## TASK BRIEF
Are you able to retype all the records below exactly?

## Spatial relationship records
_ _ _ _
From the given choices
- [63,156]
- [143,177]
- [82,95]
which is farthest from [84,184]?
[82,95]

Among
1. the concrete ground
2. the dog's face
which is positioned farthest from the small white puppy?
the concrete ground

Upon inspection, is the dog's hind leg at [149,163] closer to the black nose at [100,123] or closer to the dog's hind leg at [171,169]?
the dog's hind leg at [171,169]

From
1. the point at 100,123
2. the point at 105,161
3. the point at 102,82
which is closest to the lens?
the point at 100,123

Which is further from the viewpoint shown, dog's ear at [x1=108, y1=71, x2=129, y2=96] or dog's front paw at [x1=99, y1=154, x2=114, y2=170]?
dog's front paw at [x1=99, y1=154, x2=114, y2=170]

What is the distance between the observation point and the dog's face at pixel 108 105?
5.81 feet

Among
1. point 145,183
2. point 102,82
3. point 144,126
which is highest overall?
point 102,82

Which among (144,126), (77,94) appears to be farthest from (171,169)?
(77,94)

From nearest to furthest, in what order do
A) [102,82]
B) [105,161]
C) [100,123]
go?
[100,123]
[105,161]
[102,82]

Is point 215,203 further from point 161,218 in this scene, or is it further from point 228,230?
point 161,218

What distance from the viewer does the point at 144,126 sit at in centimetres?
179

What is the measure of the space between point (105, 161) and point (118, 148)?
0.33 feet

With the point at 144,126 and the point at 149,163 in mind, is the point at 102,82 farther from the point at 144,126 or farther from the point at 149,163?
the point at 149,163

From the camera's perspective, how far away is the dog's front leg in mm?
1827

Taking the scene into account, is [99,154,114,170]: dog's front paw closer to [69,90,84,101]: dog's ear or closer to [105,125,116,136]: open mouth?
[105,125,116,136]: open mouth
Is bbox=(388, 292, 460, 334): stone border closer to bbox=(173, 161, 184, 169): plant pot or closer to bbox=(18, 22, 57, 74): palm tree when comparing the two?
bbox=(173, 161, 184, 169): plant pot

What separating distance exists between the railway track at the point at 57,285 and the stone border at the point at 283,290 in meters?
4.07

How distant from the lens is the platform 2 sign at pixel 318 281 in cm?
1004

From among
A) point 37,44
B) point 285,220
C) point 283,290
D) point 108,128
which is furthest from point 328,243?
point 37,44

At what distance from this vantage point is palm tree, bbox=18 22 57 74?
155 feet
_ _ _ _
## RESULT FOR THIS TASK
From the given choices
- [63,156]
- [143,177]
- [82,95]
which is farthest from [84,184]?
[82,95]

Among
1. the concrete ground
2. the dog's face
which is positioned farthest from the small white puppy?
the concrete ground

Upon inspection, is the dog's hind leg at [149,163] closer to the black nose at [100,123] or closer to the dog's hind leg at [171,169]?
the dog's hind leg at [171,169]

From
1. the point at 100,123
2. the point at 105,161
3. the point at 102,82
which is closest to the lens?
the point at 100,123

Which is further from the viewpoint shown, dog's ear at [x1=108, y1=71, x2=129, y2=96] or dog's front paw at [x1=99, y1=154, x2=114, y2=170]?
dog's front paw at [x1=99, y1=154, x2=114, y2=170]

What is the distance between the observation point and the dog's face at pixel 108 105?
5.81 feet

Among
1. point 145,183
2. point 102,82
3. point 144,126
which is highest overall?
point 102,82

Which among (144,126), (77,94) appears to be farthest from (171,169)?
(77,94)

From nearest to furthest, in what order do
A) [102,82]
B) [105,161]
C) [100,123]
go?
[100,123]
[105,161]
[102,82]

Is point 215,203 further from point 161,218 in this scene, or is it further from point 228,230?
point 161,218

What distance from the viewer does the point at 144,126 sit at in centimetres?
179

What is the measure of the space between point (105, 161) and point (118, 148)?
0.33 feet

With the point at 144,126 and the point at 149,163 in mind, is the point at 102,82 farther from the point at 144,126 or farther from the point at 149,163?
the point at 149,163

From the camera's perspective, how far away is the dog's front leg in mm?
1827

Taking the scene into account, is [99,154,114,170]: dog's front paw closer to [69,90,84,101]: dog's ear or closer to [105,125,116,136]: open mouth?
[105,125,116,136]: open mouth
Is bbox=(388, 292, 460, 334): stone border closer to bbox=(173, 161, 184, 169): plant pot or closer to bbox=(18, 22, 57, 74): palm tree when comparing the two?
bbox=(173, 161, 184, 169): plant pot

What separating distance exists between the railway track at the point at 57,285 and the stone border at the point at 283,290 in meters?
4.07

How distant from the lens is the platform 2 sign at pixel 318 281 in cm?
1004

From among
A) point 37,44
B) point 285,220
C) point 283,290
D) point 108,128
which is furthest from point 328,243?
point 37,44

At what distance from this vantage point is palm tree, bbox=18 22 57 74?
155 feet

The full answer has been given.